Dolphin teens get high by chewing pufferfish

A BBC nature documentary crew has captured footage of young dolphins passing around a pufferfish. They characterize the activity as "careful manipulation" and speculate that the dolphins are getting a small dose of the pufferfish's neurotoxin in order to enter a "trance-like state." The documentary was produced by John Downer, a highly nature documentarian, and a zoologist on the crew also confirms the "dolphins get high" hypothesis.

In extraordinary scenes filmed for a new documentary, young dolphins were seen carefully manipulating a certain kind of puffer fish which, if provoked, releases a nerve toxin.

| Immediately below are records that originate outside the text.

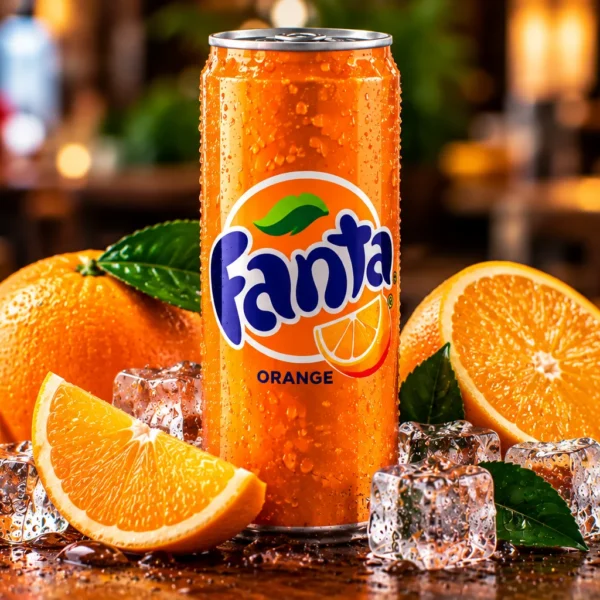 fanta-slim-can-web-optimized Can Fanta 330ml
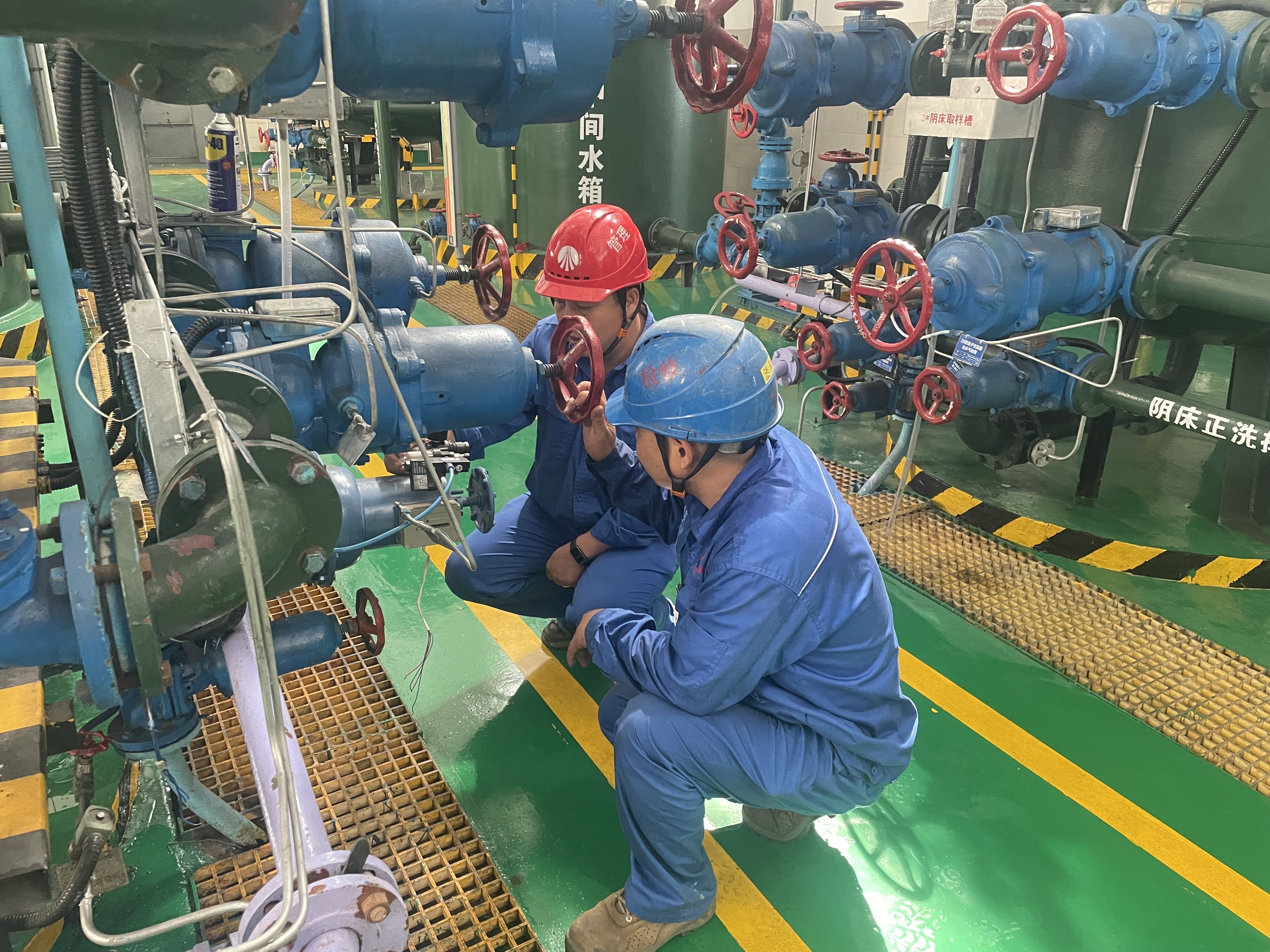 1721349313227164.jpg beb65bcf9c1d4058bb215d4f722f111(1).jpg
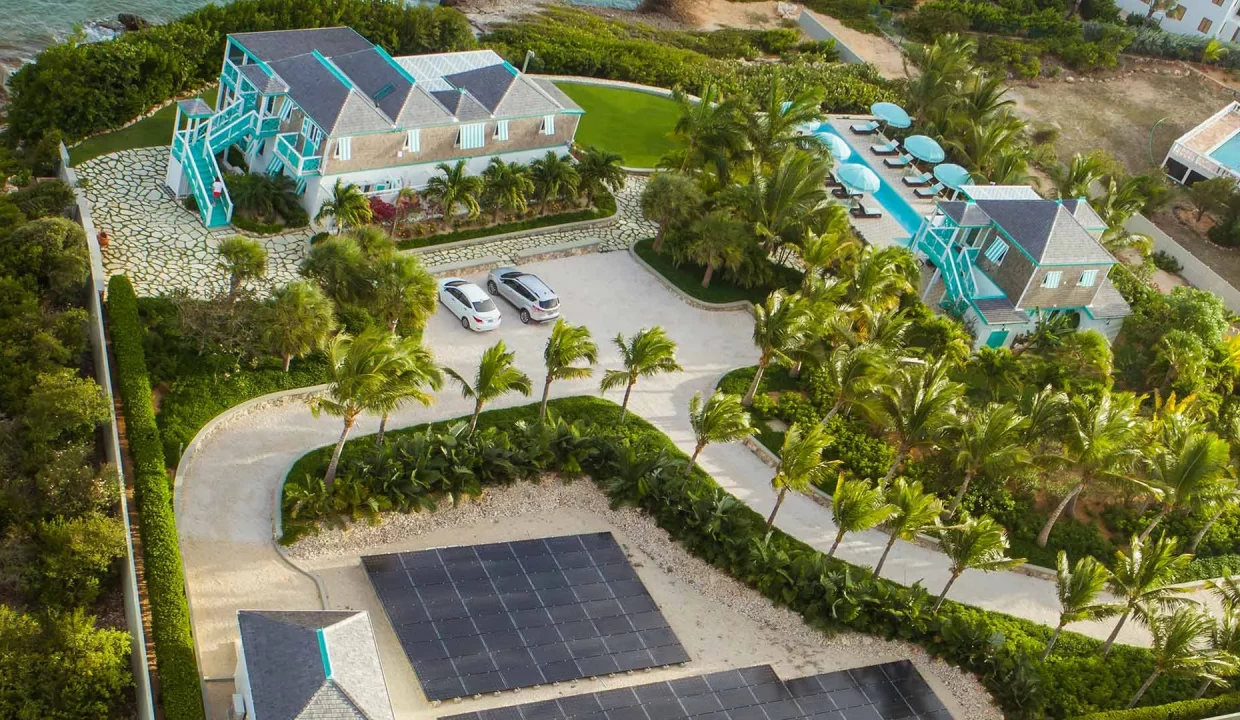 eyJidWNrZXQiOiJsYWN1cmUtYmFja29mZmljZSIsImtleSI6InBpcFwvbWluaXNpdGVcLzViMTEtbG92ZV9zaGFja19hbmdfcHJvcGVydHlfbGF5b3V0LmpwZyIsIm9wdGlvbnMi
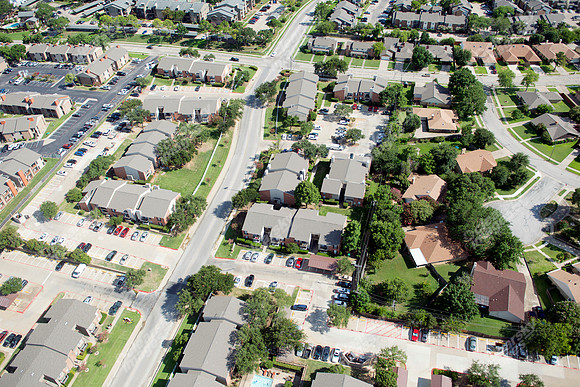 glenn-arbor-westgate-air-8306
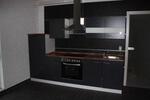 Etagenwohnung Bad Schönborn - 2 Zimmer, 50 m&sup2;, 650&euro; | Angebot:26415238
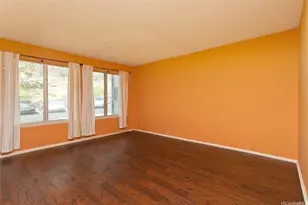 1130 Wainiha St, Honolulu, HI 96825 - Photo 7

Though large doses of the toxin can be deadly, in small amounts it is known to produce a narcotic effect, and the dolphins appeared to have worked out how to make the fish release just the right amount.

Carefully chewing on the puffer and passing it between one another, the marine mammals then enter what seems to be a trance-like state.

Dolphins ‘deliberately get high’ on puffer fish nerve toxins by carefully chewing and passing them around [Adam Withnall/Independent]

(Image: dolphin.JPG, a Creative Commons Attribution (2.0) image from robven's photostream)

Notable Replies

  1. Impossible. Wouldn't they have to build lots more dolphin prisons?

  2. Passing Puffers is likely a gateway to squishing squids... I hope I'm wrong about this

  3. Marya says:

    The more people howl about Drugs being especially bad for the young brain, the more I can't help but notice that those are exactly the brains that crave the experience of being high.
    Hell a five year old wants you to spin her around and around until she falls over dizzy & shrieking with laughter. Try that yourself and see how it suits you, old man?

    Now we have further proof from our big brained brethren of the sea. What's the point of having a all these growing neural connections, if you can't play with them.

  4. It's just youthful experimentation, like touching another boy's blowhole at summer camp.